(What is asked): Write out the lines of the data below word for word, starting at the line that contains "Of small rock" and ending at the line that contains "633 centimetres", with both of those lines included.

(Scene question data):
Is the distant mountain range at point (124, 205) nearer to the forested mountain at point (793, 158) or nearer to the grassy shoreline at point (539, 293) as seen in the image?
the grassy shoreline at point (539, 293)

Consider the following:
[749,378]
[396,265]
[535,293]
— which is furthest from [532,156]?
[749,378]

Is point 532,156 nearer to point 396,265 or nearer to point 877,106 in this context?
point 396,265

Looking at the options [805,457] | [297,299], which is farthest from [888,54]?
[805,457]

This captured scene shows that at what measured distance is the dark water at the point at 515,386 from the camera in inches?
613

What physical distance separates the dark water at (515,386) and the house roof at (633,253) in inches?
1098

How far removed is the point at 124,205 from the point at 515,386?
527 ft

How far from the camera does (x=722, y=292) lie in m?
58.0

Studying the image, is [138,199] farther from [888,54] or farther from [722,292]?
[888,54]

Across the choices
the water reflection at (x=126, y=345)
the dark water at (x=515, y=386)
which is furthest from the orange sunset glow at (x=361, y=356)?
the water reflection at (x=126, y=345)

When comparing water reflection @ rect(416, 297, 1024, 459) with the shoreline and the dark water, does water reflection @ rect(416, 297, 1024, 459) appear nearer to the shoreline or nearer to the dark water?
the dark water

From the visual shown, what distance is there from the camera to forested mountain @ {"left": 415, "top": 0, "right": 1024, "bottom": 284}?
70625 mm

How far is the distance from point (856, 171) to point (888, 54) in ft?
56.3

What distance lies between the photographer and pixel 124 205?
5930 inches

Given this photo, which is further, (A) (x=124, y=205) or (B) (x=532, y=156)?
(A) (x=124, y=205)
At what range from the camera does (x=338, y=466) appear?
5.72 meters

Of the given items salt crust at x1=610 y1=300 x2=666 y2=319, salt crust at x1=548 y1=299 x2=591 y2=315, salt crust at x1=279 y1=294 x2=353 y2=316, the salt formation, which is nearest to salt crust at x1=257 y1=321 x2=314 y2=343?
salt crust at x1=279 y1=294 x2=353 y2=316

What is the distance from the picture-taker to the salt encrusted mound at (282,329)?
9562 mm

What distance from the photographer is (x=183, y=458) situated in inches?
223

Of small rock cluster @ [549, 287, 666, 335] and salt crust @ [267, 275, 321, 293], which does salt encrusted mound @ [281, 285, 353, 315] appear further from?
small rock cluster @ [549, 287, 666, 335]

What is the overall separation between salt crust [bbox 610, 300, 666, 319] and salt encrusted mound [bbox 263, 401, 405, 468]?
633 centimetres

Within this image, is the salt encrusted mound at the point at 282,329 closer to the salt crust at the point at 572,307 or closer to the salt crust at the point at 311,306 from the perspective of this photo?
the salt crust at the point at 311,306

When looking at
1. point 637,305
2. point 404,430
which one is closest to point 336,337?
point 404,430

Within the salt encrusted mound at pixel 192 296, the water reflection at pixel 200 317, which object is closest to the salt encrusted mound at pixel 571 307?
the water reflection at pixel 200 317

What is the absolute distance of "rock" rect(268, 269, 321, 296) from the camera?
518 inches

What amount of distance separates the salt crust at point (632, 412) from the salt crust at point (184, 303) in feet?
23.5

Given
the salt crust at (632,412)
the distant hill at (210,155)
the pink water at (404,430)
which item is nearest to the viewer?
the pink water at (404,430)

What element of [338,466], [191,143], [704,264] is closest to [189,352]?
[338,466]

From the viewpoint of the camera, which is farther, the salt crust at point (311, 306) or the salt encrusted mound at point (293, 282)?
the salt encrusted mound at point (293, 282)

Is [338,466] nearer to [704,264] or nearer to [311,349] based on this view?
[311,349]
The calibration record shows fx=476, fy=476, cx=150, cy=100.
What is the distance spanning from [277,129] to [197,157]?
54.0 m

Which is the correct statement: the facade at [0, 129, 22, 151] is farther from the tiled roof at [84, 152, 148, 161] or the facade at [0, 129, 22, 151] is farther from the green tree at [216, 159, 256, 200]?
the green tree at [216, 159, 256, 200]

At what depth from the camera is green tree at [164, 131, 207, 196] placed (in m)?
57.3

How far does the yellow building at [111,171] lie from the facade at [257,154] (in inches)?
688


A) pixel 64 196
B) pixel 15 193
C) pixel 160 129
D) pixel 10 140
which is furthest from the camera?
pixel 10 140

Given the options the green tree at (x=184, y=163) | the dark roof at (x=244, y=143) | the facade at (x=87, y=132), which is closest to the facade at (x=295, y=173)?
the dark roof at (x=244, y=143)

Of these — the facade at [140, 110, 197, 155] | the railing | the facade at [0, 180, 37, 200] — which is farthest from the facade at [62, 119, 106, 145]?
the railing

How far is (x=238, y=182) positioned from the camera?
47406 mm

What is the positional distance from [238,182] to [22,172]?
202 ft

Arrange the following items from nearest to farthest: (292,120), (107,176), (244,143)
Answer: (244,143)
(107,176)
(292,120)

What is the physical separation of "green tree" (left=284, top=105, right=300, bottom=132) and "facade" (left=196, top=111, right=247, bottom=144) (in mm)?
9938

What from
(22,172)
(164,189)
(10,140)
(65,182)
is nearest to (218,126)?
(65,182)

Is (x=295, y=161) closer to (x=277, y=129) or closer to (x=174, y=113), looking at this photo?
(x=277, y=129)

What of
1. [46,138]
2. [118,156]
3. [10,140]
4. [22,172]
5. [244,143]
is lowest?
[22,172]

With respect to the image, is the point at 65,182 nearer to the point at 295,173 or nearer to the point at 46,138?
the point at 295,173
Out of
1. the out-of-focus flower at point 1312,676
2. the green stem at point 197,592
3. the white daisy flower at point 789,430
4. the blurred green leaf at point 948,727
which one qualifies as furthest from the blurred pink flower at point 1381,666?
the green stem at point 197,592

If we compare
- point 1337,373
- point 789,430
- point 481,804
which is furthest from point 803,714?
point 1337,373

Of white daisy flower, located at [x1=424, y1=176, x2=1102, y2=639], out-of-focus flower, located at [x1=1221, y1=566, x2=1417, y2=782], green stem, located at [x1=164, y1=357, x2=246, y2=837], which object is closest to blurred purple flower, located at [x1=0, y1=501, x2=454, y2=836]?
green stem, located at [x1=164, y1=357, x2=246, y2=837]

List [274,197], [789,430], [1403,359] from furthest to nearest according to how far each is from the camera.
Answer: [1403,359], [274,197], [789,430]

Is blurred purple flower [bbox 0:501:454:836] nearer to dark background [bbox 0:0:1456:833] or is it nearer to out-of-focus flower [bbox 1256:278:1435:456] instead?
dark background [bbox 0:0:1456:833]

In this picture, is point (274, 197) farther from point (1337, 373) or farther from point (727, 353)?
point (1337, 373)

(Written response):
Of small rock cluster @ [549, 287, 666, 335] and salt crust @ [267, 275, 321, 293], which does salt encrusted mound @ [281, 285, 353, 315] appear further from?
small rock cluster @ [549, 287, 666, 335]

What is the overall separation between salt crust [bbox 610, 300, 666, 319] and salt encrusted mound [bbox 263, 401, 405, 468]?
633 centimetres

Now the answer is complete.